[[ Page text open ]]
2.2 Microstructural analysis and hardness test

For microstructural analysis, specimens were prepared using standard metallography techniques, which included cutting cross-sections, hot mounting, grinding, polishing, and chemical etching. Subsequent analyses were conducted on select samples using a field emission scanning electron microscope (FE-SEM; JSM- 7001F, Jeol, Japan), equipped with energy-dispersive X-ray spectroscopy (EDX; X-Max 80, Oxford Instruments, UK). For detailed microscopic examination, Transmission Electron Microscope (TEM003B Talos F200X, Thermo Fisher Scientific, USA) samples were extracted using focused ion beam (FIB) techniques. Moreover, SEM analyses were enhanced by EDX and electron backscatter diffraction (EBSD; NordlysNano, Oxford Instruments, UK), providing comprehensive composition and phase analysis. EBSD was performed with a collection angle of 70° and a maximum step size of 200 nm in both x and y directions. Additionally, for the subsequent microstructure images, clear explanations of the specimen locations are provided, and to aid understanding, the built direction (BD), normal direction (ND), and transverse direction (TD) are indicated.
To evaluate the mechanical properties of the bead- on-plate welds, Vickers hardness testing was employed. Each test was meticulously conducted across the FZ, HAZ, and BM to establish a comprehensive profile of the Inconel 718 hardness variations. Utilizing a standardized Vickers hardness testing machine (AHM43, Leco, USA), an indentation load of 500 gf (gram-force) was applied for a dwell time of 10 s. The results, illustrated in a detailed hardness line profile, reveal significant variations that correlate with microstructural changes induced by the welding process. Values for each location were determined using three replicate measurements, which were subsequently plotted on a graph to illustrate the variations.
[[ Page text closed ]]
[[ Given information open ]]
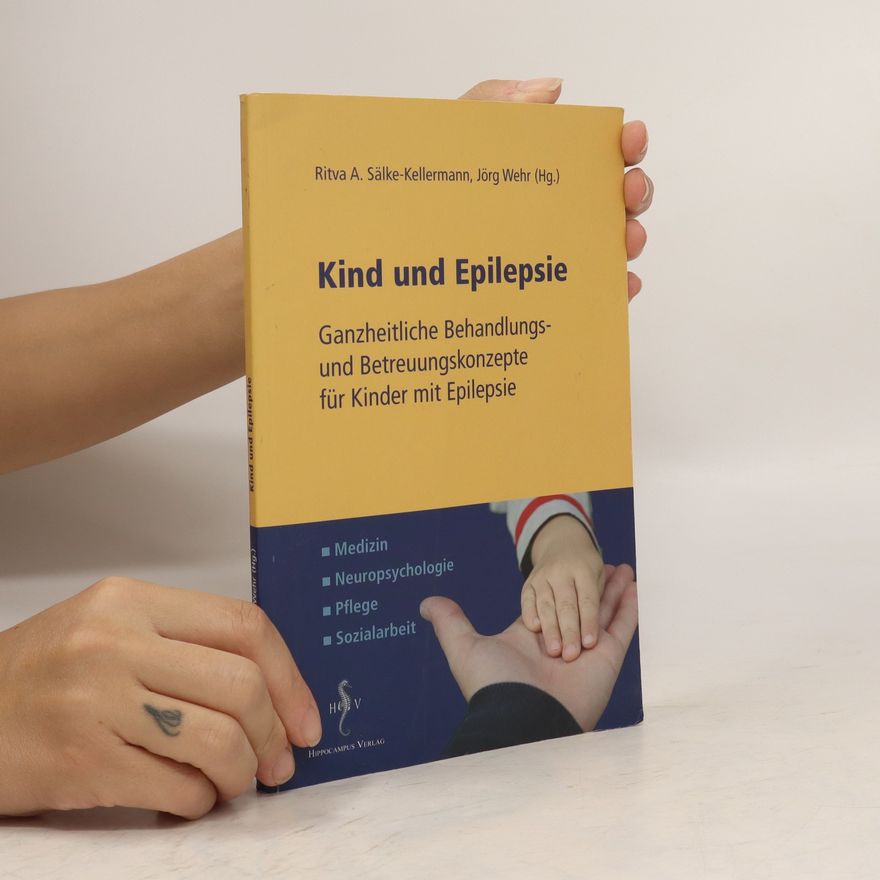 Ritva Anneli Sälke-Kellermann Kind und Epilepsie
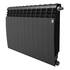 Радиатор Royal Thermo BiLiner 500 Noir Sable VR80 - 12 секц., фото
[[ Given information closed ]]
» **Things to do**
A. In the section on microstructural analysis and hardness testing, quote the passage starting with "To evaluate the" and going on through "illustrate the variations.".
B. Turn the paragraph of the section on microstructural analysis and hardness testing that opens with "To evaluate the mechanical properties" into a short bulleted list that keeps its main facts.

» **Solutions**
A.
To evaluate the mechanical properties of the bead- on-plate welds, Vickers hardness testing was employed. Each test was meticulously conducted across the FZ, HAZ, and BM to establish a comprehensive profile of the Inconel 718 hardness variations. Utilizing a standardized Vickers hardness testing machine (AHM43, Leco, USA), an indentation load of 500 gf (gram-force) was applied for a dwell time of 10 s. The results, illustrated in a detailed hardness line profile, reveal significant variations that correlate with microstructural changes induced by the welding process. Values for each location were determined using three replicate measurements, which were subsequently plotted on a graph to illustrate the variations.

B.
- Purpose: Vickers hardness testing was used to evaluate the mechanical properties of the bead-on-plate welds.
- Locations: tests covered the FZ, HAZ, and BM to build a profile of hardness variations in Inconel 718.
- Equipment and settings: a standardized Vickers machine (AHM43, Leco, USA), a 500 gf indentation load, and a 10 s dwell time.
- Measurements: three replicate measurements per location, plotted on a graph.
- Results: the hardness line profile shows significant variations that correlate with microstructural changes caused by welding.